Lorsque la Russie envahira cette région, ils appliqueront le plan de réforme. Nous perdrons ces territoires. Au lieu de perdre ces territoires, débarrassons-nous des Arméniens et nous pourrons sécuriser ces terres. C’est ce qui s’est passé.

Ils ont vidé l’ensemble du territoire des Arméniens. Ils ont détruit les communautés arméniennes, les ont exterminées. Et c’est l’une des raisons centrales pour lesquelles la Turquie nie aujourd’hui le génocide arménien, parce que nous avons fondamentalement construit notre État-nation sur ce génocide.

Le génocide n’était pas seulement comme une réponse à la guerre, ou n’était pas seulement un plan pour détruire les communautés arméniennes.

Leur objectif principal était de créer un pays composé d’une majorité turque musulmane. Et comment vous obtenez une majorité turque musulmane ? Vous pouvez les développer de deux façons. Numéro un, vous vous débarrassez des chrétiens, par des massacres ou des expulsions. La deuxième façon d’homogénéiser est l’assimilation. Vous pouvez les assimiler. Mais vous ne pouvez assimiler les gens et les groupes que s’ils arrivent à un certain niveau.
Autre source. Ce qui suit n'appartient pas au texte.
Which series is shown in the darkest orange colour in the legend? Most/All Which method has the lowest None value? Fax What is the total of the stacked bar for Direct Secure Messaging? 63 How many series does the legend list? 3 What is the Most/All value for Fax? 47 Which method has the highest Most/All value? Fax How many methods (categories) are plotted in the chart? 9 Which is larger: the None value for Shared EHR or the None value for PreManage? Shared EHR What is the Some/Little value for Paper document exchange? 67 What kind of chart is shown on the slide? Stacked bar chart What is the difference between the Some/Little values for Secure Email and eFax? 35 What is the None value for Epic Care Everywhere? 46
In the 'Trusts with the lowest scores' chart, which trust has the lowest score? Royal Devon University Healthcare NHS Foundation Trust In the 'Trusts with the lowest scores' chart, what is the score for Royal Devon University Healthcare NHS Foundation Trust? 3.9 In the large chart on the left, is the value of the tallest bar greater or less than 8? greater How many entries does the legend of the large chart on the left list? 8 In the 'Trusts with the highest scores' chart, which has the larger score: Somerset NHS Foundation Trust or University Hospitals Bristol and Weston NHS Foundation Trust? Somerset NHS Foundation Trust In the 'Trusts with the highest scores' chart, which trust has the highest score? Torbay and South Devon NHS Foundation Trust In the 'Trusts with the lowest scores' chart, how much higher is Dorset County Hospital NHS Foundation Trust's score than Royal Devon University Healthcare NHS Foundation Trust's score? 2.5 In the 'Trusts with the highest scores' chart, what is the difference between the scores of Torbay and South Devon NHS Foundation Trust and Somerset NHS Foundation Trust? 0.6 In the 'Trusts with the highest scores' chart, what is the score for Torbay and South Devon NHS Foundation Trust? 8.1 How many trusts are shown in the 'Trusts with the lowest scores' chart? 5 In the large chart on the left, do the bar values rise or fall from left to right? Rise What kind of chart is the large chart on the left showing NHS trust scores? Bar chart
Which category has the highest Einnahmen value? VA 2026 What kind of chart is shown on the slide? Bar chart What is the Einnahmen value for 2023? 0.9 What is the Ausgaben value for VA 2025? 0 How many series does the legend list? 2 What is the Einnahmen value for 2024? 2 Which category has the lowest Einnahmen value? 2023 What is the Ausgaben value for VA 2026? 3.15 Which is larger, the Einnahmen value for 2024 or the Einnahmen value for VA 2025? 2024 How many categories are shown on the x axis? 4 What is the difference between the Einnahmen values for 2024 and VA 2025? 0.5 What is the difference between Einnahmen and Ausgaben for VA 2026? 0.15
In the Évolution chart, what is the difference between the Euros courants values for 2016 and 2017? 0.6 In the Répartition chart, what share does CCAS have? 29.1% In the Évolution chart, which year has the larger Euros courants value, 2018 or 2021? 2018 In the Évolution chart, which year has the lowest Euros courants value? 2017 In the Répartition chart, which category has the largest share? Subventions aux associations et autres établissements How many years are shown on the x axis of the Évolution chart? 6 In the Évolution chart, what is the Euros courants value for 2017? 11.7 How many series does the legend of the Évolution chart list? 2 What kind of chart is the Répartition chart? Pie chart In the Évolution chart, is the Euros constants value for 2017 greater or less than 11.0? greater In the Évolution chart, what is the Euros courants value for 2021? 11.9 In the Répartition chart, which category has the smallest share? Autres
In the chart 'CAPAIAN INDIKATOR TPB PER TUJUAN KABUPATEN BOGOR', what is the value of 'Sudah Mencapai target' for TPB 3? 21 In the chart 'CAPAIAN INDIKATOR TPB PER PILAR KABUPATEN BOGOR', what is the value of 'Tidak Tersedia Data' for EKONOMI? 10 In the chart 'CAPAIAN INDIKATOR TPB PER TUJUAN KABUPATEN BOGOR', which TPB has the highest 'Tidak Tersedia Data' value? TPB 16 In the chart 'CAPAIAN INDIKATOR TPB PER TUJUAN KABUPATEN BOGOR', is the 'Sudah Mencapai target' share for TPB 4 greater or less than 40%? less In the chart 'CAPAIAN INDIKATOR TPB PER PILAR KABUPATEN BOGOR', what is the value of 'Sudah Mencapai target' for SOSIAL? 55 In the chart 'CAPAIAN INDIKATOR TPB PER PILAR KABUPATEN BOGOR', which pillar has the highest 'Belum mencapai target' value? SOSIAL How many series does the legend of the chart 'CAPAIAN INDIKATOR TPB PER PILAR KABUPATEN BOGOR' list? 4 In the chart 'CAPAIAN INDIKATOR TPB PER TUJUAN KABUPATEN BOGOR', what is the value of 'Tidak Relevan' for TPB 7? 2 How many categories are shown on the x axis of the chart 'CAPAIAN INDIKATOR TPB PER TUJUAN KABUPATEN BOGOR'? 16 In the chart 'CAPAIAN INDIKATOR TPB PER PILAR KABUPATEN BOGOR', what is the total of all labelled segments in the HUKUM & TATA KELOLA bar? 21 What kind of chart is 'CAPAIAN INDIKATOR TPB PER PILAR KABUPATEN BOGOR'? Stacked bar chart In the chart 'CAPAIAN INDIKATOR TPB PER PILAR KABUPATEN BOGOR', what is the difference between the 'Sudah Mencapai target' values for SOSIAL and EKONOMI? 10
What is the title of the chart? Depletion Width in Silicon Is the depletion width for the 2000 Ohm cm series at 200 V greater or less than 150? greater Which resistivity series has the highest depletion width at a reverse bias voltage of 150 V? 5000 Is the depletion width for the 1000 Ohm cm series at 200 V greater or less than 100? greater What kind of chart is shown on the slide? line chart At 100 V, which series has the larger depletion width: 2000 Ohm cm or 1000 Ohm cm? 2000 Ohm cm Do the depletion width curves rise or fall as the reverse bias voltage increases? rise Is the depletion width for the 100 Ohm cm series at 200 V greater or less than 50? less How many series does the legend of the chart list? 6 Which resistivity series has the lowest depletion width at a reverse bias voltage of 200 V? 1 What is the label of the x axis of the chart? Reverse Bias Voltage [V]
L’élite dirigeante du parti Union et Progrès a élaboré un plan, disant que les chrétiens et les éléments non turcs ne devraient pas dépasser, dans certaines zones, 10% de la population. C’est leur seuil de gouvernabilité.

Donc, pendant toute cette période, la période génocidaire, ils mettent en œuvre les deux politiques – l’examen physique et l’assimilation, main dans la main. Et leur but était de réduire le plus possible le nombre d’Arméniens afin qu’ils ne puissent plus jamais élever leurs revendications.

La population musulmane de la zone, de la zone de réinstallation, avec une estimation très généreuse, était d’environ 1,8 à 2 millions. Et le nombre total d’Arméniens qui devaient être déportés étaient d’environ 1,3 million. Et vous devez faire en sorte que 1,3 million soit 10% de 2 millions. Cela signifie donc que vous devez vraiment trouver un moyen de réduire le nombre d’Arméniens de 1,3 million à 1,8 ou 200 000. Et c’est vraiment, à la fin, le nombre d’Arméniens survivants.